Pics of the Galactica & Raider @ All Japan Model & Hobby Show:

https://pbs.twimg.com/media/BWQyicLCcAAoWMP.jpg:large

https://pbs.twimg.com/media/BWQyPDNCAAE_nxO.jpg:large


----------



## robn1 (Nov 17, 2012)

They both look amazing in those pics, wow! Does anyone know what that roundish thing behind the Galactica is? It's vaguely familiar but I can't place it.


----------



## irishtrek (Sep 17, 2005)

electric indigo said:


> Pics of the Galactica & Raider @ All Japan Model & Hobby Show:
> 
> https://pbs.twimg.com/media/BWQyicLCcAAoWMP.jpg:large
> 
> https://pbs.twimg.com/media/BWQyPDNCAAE_nxO.jpg:large


In the back ground of that second link I see a box with an image of the new Galactica in clear plastic.


----------



## sg-99 (Jan 11, 2009)

The roundish thing is the MLEV kit from Pegasus hobbies.

The Nu-clear Galactica is a new exclusive and it is at the NYCC as we speak and will be available in a couple of weeks for purchase:thumbsup:


----------



## Helldogg (Aug 21, 2003)

Have the vipers been delayed? I thought they were shipping this week, I have heard nothing. Anyone hear anything?


----------

### Data lines
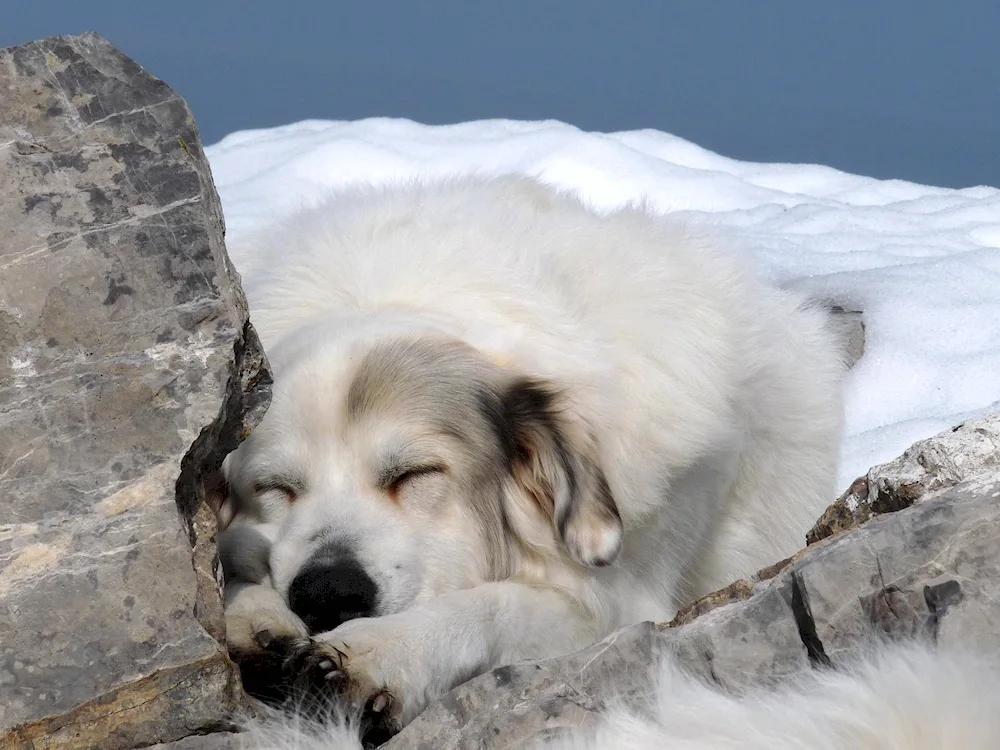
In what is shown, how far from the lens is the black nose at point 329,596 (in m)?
2.70

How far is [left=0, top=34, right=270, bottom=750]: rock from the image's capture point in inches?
77.8

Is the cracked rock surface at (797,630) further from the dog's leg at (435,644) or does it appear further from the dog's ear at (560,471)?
the dog's ear at (560,471)

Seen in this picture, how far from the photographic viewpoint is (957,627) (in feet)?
6.14

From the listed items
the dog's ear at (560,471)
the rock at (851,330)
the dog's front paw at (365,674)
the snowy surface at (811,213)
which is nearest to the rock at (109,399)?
the dog's front paw at (365,674)

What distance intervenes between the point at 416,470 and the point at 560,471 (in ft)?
1.25

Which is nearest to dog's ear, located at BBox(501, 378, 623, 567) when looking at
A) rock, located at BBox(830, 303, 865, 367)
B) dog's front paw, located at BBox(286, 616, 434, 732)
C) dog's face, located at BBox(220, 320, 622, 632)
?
dog's face, located at BBox(220, 320, 622, 632)

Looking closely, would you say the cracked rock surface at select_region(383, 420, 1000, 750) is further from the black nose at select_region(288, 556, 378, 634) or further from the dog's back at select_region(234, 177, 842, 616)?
the dog's back at select_region(234, 177, 842, 616)

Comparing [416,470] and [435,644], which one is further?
[416,470]

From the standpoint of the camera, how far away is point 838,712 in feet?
5.58

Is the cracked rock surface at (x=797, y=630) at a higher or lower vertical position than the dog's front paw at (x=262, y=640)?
higher

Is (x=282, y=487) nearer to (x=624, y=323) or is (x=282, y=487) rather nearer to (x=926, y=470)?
(x=624, y=323)

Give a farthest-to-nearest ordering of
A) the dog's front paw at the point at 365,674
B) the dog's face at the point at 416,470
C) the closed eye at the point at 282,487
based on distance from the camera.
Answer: the closed eye at the point at 282,487 < the dog's face at the point at 416,470 < the dog's front paw at the point at 365,674

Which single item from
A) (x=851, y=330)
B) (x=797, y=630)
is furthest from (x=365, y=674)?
(x=851, y=330)

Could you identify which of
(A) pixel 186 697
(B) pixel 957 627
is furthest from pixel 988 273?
(A) pixel 186 697
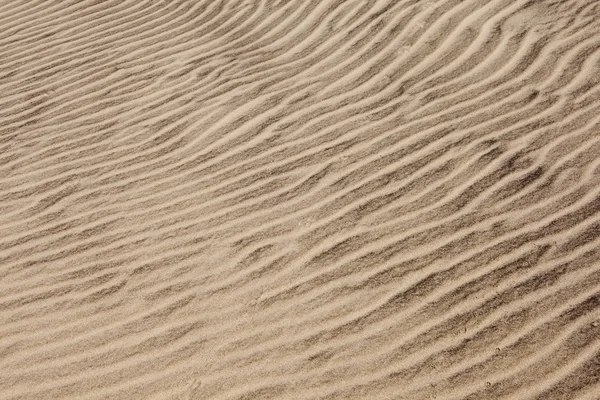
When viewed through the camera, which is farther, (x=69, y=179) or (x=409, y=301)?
(x=69, y=179)

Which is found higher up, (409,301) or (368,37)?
(368,37)

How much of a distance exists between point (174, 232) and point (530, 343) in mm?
1956

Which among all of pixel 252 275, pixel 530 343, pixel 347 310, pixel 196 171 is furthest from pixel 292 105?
pixel 530 343

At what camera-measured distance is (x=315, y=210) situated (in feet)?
11.8

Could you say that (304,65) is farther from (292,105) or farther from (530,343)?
(530,343)

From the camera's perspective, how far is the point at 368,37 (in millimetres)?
4863

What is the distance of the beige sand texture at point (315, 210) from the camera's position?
2.89 metres

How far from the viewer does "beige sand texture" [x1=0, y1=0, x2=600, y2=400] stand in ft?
9.48

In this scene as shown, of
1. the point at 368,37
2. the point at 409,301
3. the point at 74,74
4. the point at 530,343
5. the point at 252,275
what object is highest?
the point at 74,74

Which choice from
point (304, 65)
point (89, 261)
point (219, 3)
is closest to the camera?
point (89, 261)

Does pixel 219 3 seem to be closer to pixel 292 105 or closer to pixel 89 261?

### Problem to solve
Could you rewrite the forum thread, starting at "They both look" and stopping after "(Sep 17, 2005)", with "amazing" swapped for "incredible"? You can leave the records aside.

### Solution for this task
They both look incredible in those pics, wow! Does anyone know what that roundish thing behind the Galactica is? It's vaguely familiar but I can't place it.


----------



## irishtrek (Sep 17, 2005)